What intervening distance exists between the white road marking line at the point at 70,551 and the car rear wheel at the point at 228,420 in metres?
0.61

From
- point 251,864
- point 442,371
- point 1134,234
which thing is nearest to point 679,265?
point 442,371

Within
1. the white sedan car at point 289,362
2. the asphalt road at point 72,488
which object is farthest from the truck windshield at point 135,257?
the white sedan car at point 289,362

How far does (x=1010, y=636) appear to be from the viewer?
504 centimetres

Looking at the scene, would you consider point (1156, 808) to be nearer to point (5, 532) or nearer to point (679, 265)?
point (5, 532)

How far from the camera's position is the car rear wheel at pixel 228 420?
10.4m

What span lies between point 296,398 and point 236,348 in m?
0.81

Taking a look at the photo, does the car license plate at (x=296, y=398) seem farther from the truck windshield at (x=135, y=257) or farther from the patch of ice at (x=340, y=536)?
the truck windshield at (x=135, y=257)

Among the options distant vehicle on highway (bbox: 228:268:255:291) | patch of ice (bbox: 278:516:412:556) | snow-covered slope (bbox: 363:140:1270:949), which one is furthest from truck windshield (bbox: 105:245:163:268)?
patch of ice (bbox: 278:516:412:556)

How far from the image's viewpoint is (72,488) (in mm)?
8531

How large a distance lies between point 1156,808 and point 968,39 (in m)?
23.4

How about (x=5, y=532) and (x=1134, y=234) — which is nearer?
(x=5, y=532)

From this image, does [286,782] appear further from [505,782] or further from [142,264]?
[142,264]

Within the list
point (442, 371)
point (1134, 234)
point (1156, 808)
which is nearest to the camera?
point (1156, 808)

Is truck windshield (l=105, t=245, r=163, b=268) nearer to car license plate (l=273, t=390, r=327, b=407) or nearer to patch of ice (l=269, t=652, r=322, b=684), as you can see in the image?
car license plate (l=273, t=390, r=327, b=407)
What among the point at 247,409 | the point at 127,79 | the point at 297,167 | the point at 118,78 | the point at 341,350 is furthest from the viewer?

######

* _INSTRUCTIONS FOR THE TASK_
Write out all the rows above again, switching "car rear wheel" to "car's rear wheel" wherever it occurs and leaving everything else unchanged.

* _EXERCISE SOLUTION_
What intervening distance exists between the white road marking line at the point at 70,551 and the car's rear wheel at the point at 228,420 in metres?
0.61

From
- point 251,864
- point 442,371
- point 1134,234
which thing is nearest to point 679,265?
point 442,371

Within
1. the white sedan car at point 289,362
2. the asphalt road at point 72,488
which object is farthest from the truck windshield at point 135,257?
the white sedan car at point 289,362

How far does (x=1010, y=636) appear to be from the viewer?
504 centimetres

Looking at the scene, would you consider point (1156, 808) to be nearer to point (5, 532) or nearer to point (679, 265)?
point (5, 532)

How far from the camera's position is the car's rear wheel at pixel 228 420?
10.4m

What span lies between point 296,398 and point 236,348 in m?
0.81

Taking a look at the photo, does the car license plate at (x=296, y=398) seem farther from the truck windshield at (x=135, y=257) or farther from the patch of ice at (x=340, y=536)?
the truck windshield at (x=135, y=257)

Among the options distant vehicle on highway (bbox: 228:268:255:291) | patch of ice (bbox: 278:516:412:556) | snow-covered slope (bbox: 363:140:1270:949), which one is furthest from truck windshield (bbox: 105:245:163:268)?
patch of ice (bbox: 278:516:412:556)

How far from the image's viewpoint is (72,488) (in mm)?
8531

How large a distance lies between point 1156,808 and point 968,39 (in m)?
23.4

How about (x=5, y=532) and (x=1134, y=234) — which is nearer?
(x=5, y=532)

From this image, does [286,782] appear further from [505,782] or further from [142,264]?
[142,264]

Within the list
point (442, 371)
point (1134, 234)
point (1156, 808)
which is nearest to the camera?
point (1156, 808)

Is truck windshield (l=105, t=245, r=163, b=268) nearer to car license plate (l=273, t=390, r=327, b=407) or nearer to patch of ice (l=269, t=652, r=322, b=684), as you can see in the image?
car license plate (l=273, t=390, r=327, b=407)
What among the point at 247,409 | the point at 127,79 | the point at 297,167 | the point at 118,78 | the point at 341,350 is furthest from the viewer?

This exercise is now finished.